_FRAGMENTO DEL DOCUMENTO_
= = =

Resulta que la sociedad catalana se ha caracterizado por ser la más avanzada de España desde antes y después de la transición, con sus vanguardias artísticas y culturales, con sus diseñadores y sus narradores y con sus escuelas de teatro. ¿O, tal vez, eso había sido un equívoco y se estaba conformando una sociedad que iba acumulando, por muchos factores que se podrían analizar, una amargura irracional, enferma de historia?
Como en 1934, se entiende que las agitaciones sirven para avanzar políticamente
Uno de los políticos protagonistas de los hechos del 6 de octubre de 1934, Martí Esteve, miembro de Acció Catalana Republicana, que formó parte del gobierno de ERC presidido por Lluís Companys, le explica al abogado Amadeu Hurtado, como recoge el propio Hurtado en su libro Abans del 6 d’octubre, que las agitaciones en la calle son necesarias y que siempre ayudan. El abogado Hurtado, que sirve al Gobierno de la Generalitat, harto de manipulaciones, le espeta: “No, si me decís que nuestros partidos necesitan estas agitaciones porque los políticos catalanes no pueden ni saben hacer otra cosa, tenéis razón; pero suponer que los políticos deben suplir su ineptitud con frecuentes apelaciones al pueblo, fingiendo peligros que no existen y creando conflictos imaginarios, es equivocado y funesto”. ¿Les resulta familiar?

= = =

_REQUISITOS DEL PROBLEMA_
¿Cómo quedaría en forma de lista el párrafo del fragmento que empieza «Uno de los políticos protagonistas», conservando sus datos principales?

= = =

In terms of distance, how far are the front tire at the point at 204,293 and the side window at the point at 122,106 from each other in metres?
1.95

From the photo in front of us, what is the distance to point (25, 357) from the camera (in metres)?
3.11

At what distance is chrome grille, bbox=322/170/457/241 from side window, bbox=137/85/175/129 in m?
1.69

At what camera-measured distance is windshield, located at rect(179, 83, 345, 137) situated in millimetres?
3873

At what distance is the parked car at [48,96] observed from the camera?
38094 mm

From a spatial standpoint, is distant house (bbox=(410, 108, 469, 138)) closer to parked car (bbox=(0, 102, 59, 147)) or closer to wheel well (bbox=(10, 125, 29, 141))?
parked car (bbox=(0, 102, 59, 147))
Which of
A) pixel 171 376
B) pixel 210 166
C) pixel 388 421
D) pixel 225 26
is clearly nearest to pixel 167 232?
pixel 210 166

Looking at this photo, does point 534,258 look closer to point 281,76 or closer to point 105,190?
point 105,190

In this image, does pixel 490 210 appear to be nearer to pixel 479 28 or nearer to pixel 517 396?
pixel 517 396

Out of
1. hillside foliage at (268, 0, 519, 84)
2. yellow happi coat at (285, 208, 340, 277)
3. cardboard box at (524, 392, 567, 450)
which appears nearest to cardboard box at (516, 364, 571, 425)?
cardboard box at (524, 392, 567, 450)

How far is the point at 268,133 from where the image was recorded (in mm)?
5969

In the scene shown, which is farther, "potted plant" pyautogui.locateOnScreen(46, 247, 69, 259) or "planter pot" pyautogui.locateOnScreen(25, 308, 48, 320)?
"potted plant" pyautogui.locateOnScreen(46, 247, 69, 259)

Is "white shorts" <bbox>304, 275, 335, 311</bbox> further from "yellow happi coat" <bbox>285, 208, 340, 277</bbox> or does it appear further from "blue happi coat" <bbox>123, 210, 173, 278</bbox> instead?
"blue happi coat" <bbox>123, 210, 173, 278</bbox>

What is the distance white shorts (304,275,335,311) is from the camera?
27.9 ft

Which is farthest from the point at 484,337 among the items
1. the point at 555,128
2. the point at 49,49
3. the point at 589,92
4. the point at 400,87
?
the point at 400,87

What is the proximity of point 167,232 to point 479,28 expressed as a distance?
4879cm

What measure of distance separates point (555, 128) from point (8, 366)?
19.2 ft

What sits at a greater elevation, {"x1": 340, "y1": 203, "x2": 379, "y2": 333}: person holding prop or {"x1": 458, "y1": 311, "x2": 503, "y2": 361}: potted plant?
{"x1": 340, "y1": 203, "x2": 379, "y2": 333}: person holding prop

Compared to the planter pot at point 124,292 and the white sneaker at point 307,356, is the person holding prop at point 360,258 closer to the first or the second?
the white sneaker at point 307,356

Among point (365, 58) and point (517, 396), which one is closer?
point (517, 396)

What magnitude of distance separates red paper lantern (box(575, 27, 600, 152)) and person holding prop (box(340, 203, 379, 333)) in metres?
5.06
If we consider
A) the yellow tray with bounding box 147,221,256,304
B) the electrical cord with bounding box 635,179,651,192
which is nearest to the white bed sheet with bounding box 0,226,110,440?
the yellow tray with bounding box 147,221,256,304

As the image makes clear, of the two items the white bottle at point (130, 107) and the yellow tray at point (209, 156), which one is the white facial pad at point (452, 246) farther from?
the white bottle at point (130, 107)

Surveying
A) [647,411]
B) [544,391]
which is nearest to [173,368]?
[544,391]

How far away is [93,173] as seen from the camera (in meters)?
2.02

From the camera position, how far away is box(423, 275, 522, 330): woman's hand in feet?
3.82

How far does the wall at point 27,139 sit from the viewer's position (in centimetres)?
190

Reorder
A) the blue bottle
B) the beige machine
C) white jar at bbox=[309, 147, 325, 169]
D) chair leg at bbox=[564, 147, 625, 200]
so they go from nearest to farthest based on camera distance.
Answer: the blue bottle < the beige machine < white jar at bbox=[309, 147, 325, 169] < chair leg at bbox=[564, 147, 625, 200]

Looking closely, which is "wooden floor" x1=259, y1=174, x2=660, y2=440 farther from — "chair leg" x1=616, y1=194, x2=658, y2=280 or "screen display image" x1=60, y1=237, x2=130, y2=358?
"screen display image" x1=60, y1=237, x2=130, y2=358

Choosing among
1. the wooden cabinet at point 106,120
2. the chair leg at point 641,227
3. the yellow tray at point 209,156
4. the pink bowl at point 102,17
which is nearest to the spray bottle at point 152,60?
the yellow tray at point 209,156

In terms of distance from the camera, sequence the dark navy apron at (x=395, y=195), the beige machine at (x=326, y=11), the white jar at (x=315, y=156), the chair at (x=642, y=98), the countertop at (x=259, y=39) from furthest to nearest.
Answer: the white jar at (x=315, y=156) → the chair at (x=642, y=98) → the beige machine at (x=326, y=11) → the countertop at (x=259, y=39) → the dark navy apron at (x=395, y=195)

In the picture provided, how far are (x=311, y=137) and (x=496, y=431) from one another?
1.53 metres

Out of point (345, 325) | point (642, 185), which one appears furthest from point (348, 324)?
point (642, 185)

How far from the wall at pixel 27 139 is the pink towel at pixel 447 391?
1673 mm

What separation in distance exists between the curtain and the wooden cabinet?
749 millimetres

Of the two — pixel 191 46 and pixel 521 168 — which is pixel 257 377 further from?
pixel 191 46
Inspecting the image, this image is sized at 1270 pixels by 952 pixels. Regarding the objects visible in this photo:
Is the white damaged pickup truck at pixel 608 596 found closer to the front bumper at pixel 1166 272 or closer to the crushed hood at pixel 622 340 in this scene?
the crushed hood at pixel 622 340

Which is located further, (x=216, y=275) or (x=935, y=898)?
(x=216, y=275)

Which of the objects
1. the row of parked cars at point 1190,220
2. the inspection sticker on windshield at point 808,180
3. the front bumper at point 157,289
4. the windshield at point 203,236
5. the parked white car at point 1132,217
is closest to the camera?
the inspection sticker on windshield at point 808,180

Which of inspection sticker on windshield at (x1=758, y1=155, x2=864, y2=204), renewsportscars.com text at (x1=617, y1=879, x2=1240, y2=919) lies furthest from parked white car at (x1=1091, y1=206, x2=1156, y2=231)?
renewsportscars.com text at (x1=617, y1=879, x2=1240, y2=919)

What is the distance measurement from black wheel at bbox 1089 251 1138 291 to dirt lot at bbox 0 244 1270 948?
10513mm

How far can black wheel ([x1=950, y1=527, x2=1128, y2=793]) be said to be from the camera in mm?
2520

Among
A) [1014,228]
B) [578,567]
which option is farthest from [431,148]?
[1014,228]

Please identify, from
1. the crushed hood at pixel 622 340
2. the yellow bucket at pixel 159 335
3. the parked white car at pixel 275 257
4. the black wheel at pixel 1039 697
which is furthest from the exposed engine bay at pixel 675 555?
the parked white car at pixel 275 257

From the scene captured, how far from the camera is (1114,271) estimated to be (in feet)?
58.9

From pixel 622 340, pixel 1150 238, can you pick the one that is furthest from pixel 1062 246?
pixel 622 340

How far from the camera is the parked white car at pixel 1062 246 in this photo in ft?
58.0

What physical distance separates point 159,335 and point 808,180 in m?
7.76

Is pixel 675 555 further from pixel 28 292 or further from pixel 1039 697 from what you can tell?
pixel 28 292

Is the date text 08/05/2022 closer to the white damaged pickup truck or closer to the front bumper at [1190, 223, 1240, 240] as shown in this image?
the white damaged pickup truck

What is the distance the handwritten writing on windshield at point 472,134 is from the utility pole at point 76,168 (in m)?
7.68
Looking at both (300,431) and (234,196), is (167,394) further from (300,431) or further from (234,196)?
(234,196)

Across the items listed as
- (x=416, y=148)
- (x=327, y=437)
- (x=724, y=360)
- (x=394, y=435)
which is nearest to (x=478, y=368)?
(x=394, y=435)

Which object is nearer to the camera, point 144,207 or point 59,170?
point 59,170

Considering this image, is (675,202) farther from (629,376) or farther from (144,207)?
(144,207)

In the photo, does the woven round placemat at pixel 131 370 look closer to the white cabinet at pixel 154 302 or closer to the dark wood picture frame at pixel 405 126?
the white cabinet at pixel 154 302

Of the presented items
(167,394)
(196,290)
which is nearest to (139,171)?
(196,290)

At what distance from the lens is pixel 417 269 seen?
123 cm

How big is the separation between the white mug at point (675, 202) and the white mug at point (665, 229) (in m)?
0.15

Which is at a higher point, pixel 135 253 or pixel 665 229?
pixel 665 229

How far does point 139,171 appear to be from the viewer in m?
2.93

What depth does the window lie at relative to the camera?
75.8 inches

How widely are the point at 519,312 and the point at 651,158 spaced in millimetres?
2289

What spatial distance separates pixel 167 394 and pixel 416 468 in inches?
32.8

= = =

_EJERCICIO RESUELTO_
- Martí Esteve, miembro de Acció Catalana Republicana que formó parte del gobierno de ERC presidido por Lluís Companys, fue uno de los políticos protagonistas de los hechos del 6 de octubre de 1934.
- Según recoge Amadeu Hurtado en su libro Abans del 6 d'octubre, Esteve le explicó que las agitaciones en la calle son necesarias y siempre ayudan.
- Hurtado, abogado al servicio del Gobierno de la Generalitat y harto de manipulaciones, le replicó que tendría razón si los partidos necesitaran esas agitaciones porque los políticos catalanes no pueden ni saben hacer otra cosa.
- Añadió que suplir la ineptitud con frecuentes apelaciones al pueblo, fingiendo peligros inexistentes y creando conflictos imaginarios, es equivocado y funesto.
- El párrafo termina preguntando al lector si le resulta familiar.